The outcome of allogeneic marrow stem cell transplants (SCT) for patients with haematological malignancies is strongly influenced by alloresponses of donor lymphocytes, provoking both undesirable complications from graft-versus-host (GVH) disease and a favourable graft-versus leukaemia (GVL) effect. In human leucocyte antigen (HLA)-identical sibling transplants, the T-lymphocyte alloresponse of the donor is directed against minor histocompatibility antigens (mHA). These antigens can be either ubiquitously expressed, eliciting both GVH and GVL reactions, or tissue-restricted (Barrett & Malkovska, 1996). Alloresponding T cells can be identified as clonal expansions within a specific T cell receptor (TCR) Vβ family. Using polymerase chain reaction (PCR) techniques to study SCT recipients, several investigators have found a skewed distribution of T-cell clones within individual TCR Vβ families, temporally linked to the onset of GVH (Dietrich et al, 1994; Liu et al, 1996) or to leukaemic regression (without GVHD) following donor lymphocyte infusion (DLI) (Claret et al, 1997). These results suggest that the alloresponse to leukaemia and other host tissues can be distinct.
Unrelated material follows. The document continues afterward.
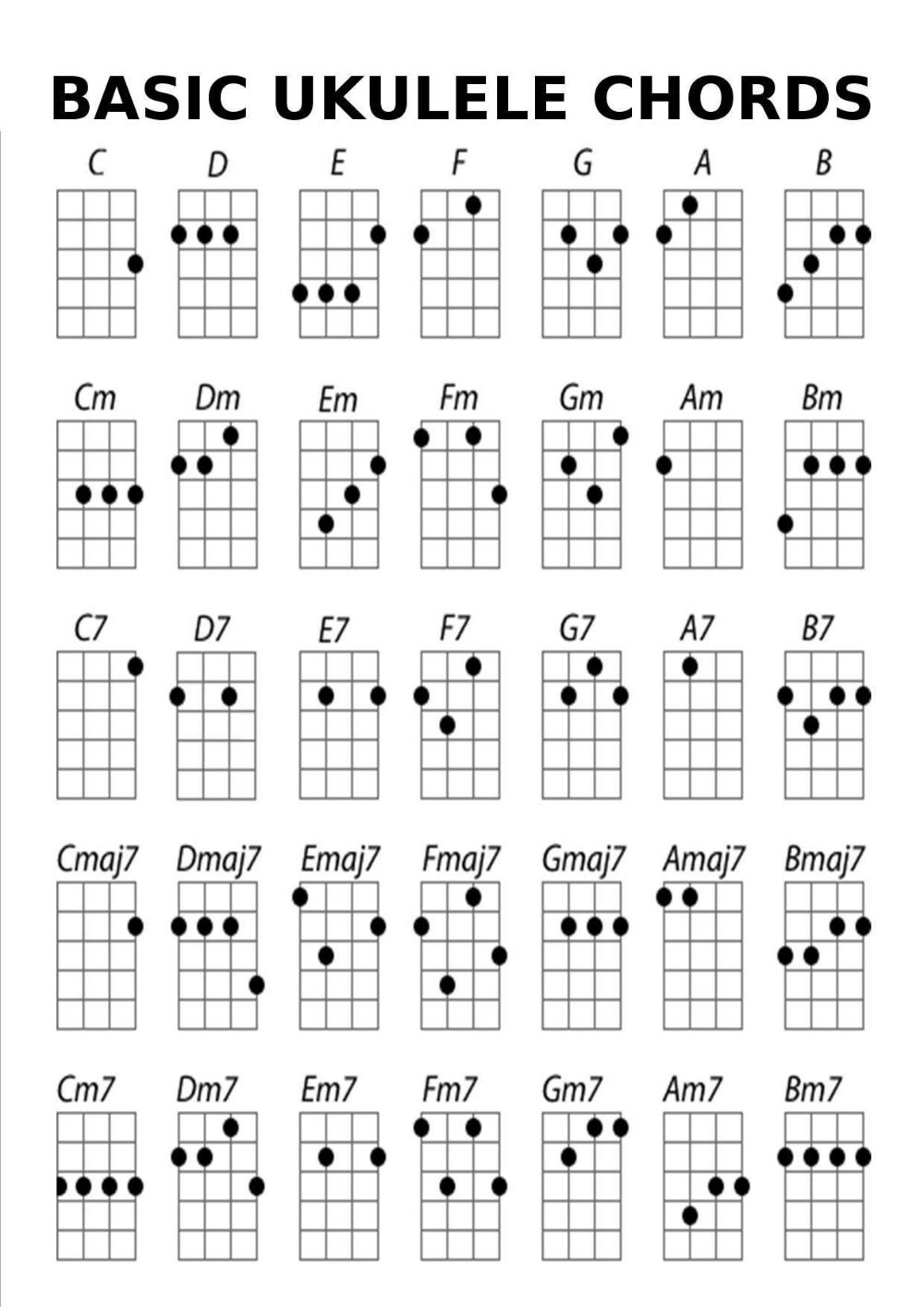 Basic Ukulele Chord Chart   Accomplice ...   Ukulele chords chart ...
In vitro data supports the existence of haemopoietic lineage-restricted alloresponses within TCR Vβ families. We previously found that donor CD4+ T-cell clones, generated against a single HLA-A locus mismatched recipient with chronic myelogenous leukaemia (CML), had distinct GVL- or GVH-like reactivity against the leukaemia or against the recipient's lymphocytes. Furthermore, GVL and GVH responding clones had different TCR Vβ specificities (Jiang et al, 1997).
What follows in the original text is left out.